Belle à se damner, mère de famille comblée, Vivien fascine les hommes autant que les femmes. Pourtant, sous les apparences se cache une personnalité rongée par les TOC. Poids, amis, famille, Vivien contrôle tout d’une main de fer. Le jour où on retrouve son corps sans vie dans Regent’s Canal à Londres, tout porte à croire qu’il s’agit d’un suicide.

Comme si de jolis mensonges cachaient de bien vilaines réalités… »

Une mère est dans une impasse émotionnelle dans son travail de deuil. Elle fait alors appel à un ancien journaliste qui se trouve lui-même dans un contexte similaire. Ils cherchent à retisser une trame à leurs vies dans cette nécessaire acceptation de la perte du sang de son sang.

Sur un rythme cadencé, basé sur des paragraphes courts jonglant sur différentes phases de la vie de Vivien, on accède rapidement et naturellement à l’idée générale de l’auteure cherchant à démontrer qu’un fait évident masque bien souvent une réalité opacifiée par un présent trompeur. L’interprétation initiale de la découverte du corps de Vivien dans sa trajectoire semble transpirer l’évidence, les évidences, mais avec célérité les masques se craquèlent pour présenter une figure où le doute s’inscrit. Sans jamais se départir d’une conclusion hâtive et logique on se prend à dévoiler les travers d’une vie jouxtant celle d’une amie au profil psychologique dissociatif. On est régulièrement étonné par ce que le passé peut influer sur un présent et un futur intriqués et on accède à des vérités troublantes, dérangeantes sur ces conséquences.

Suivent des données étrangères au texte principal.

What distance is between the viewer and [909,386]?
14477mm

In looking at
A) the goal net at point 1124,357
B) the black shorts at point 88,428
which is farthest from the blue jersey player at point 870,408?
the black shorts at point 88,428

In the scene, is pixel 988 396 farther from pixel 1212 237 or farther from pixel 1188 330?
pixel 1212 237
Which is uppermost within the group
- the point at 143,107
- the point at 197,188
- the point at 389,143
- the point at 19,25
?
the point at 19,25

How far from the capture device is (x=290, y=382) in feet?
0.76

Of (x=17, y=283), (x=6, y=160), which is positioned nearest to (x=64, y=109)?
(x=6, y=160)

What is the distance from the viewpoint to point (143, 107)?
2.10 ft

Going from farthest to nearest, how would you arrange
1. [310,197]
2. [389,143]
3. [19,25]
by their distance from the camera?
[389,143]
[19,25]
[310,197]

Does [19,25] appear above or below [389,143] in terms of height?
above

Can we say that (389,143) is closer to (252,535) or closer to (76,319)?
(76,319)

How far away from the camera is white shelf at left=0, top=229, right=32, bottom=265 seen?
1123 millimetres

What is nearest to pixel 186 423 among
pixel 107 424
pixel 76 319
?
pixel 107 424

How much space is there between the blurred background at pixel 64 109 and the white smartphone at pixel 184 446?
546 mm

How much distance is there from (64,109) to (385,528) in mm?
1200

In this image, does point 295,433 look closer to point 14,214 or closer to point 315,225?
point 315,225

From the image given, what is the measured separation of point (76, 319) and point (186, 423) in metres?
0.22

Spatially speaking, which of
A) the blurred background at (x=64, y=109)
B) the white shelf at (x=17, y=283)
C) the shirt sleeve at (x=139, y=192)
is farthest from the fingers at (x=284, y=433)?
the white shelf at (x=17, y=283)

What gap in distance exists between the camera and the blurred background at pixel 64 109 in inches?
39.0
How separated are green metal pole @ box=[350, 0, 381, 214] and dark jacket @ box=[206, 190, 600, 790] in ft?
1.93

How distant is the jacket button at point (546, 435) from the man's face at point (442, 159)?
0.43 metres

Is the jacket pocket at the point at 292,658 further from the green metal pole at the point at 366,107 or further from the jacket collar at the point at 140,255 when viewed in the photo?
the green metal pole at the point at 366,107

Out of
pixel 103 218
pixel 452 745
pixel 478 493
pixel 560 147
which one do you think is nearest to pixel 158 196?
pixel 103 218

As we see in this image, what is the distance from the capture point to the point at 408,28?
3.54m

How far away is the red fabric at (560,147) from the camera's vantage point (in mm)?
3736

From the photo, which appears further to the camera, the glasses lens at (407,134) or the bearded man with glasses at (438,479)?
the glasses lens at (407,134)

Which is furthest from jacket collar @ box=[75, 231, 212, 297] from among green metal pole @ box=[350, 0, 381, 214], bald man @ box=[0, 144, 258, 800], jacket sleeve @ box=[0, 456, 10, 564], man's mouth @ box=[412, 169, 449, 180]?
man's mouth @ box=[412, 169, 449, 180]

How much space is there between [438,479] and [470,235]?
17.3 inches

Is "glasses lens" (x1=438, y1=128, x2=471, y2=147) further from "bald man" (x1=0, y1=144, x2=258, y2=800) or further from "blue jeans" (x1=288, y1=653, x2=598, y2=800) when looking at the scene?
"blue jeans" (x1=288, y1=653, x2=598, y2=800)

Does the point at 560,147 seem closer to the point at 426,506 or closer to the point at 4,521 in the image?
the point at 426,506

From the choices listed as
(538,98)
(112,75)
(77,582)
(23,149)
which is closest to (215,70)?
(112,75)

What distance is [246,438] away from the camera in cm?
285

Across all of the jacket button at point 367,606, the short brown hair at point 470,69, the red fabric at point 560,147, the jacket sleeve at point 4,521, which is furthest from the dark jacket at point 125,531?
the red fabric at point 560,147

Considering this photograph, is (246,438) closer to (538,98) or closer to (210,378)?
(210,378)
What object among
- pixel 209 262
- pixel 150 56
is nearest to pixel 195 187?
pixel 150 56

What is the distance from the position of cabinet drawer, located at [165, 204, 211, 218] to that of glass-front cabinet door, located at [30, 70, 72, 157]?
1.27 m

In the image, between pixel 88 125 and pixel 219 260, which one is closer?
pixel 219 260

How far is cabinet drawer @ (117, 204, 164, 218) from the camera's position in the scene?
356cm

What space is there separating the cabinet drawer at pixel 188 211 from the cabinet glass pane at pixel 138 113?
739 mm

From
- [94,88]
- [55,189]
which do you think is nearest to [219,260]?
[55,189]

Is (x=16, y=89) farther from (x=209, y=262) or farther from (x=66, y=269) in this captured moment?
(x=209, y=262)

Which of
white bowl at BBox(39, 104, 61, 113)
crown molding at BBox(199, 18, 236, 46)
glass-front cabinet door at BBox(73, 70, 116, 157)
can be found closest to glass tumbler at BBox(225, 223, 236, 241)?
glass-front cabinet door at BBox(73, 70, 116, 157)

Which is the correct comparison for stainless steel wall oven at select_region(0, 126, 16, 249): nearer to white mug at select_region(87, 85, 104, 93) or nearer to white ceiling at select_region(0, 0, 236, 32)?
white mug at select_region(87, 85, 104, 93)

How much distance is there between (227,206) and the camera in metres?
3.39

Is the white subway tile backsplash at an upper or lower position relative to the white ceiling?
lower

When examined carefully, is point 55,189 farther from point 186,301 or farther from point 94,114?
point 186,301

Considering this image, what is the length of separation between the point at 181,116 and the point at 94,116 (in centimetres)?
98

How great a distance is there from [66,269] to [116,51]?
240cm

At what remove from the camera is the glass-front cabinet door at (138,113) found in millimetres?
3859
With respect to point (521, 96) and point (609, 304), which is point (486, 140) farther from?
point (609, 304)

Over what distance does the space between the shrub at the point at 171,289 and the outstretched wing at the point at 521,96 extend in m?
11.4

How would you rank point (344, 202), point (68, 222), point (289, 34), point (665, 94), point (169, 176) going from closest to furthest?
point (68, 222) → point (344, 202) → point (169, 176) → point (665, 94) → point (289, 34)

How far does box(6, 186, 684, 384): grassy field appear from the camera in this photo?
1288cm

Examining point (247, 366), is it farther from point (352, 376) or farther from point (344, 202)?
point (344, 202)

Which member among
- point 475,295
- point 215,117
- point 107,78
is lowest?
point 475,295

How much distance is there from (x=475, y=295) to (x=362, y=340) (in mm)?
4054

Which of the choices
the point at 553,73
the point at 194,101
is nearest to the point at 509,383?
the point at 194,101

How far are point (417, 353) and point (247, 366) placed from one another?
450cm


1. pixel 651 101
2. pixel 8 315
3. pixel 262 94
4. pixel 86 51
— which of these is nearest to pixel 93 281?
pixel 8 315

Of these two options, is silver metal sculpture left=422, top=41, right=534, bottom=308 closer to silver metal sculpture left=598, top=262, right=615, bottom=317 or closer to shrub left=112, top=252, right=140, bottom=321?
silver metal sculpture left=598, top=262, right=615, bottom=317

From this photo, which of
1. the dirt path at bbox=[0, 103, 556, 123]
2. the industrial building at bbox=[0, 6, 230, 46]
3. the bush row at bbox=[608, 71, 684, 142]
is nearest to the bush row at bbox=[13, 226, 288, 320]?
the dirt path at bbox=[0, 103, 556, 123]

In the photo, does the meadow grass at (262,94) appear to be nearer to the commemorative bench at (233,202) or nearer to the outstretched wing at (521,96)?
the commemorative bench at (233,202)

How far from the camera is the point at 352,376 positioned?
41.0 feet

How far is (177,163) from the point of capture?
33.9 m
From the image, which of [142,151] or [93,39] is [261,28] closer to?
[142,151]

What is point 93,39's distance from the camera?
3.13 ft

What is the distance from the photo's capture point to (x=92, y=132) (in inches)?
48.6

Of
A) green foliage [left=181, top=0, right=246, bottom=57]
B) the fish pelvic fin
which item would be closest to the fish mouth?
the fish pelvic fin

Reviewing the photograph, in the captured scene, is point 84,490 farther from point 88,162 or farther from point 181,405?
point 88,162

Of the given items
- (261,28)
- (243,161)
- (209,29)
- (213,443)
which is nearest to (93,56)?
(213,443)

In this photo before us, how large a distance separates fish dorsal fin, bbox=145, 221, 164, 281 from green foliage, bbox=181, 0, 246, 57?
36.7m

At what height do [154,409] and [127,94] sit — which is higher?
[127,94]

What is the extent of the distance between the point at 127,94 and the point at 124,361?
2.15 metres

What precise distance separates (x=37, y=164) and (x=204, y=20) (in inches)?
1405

Au départ, l’histoire est banale et sans grande originalité, elle arrive progressivement sans lâcher le lecteur par des certitudes de plus en plus floues. C’est sur ce point que réside l’intérêt de cet ouvrage, comme je le précisais précédemment, à plusieurs entrées, à plusieurs analyses. Sans nul doute j’ai été harponné autant par l’écriture que par la description d’interactions familiales conférant une ambiance instillant le doute, la désaffection d’une évidence bien trop marquée.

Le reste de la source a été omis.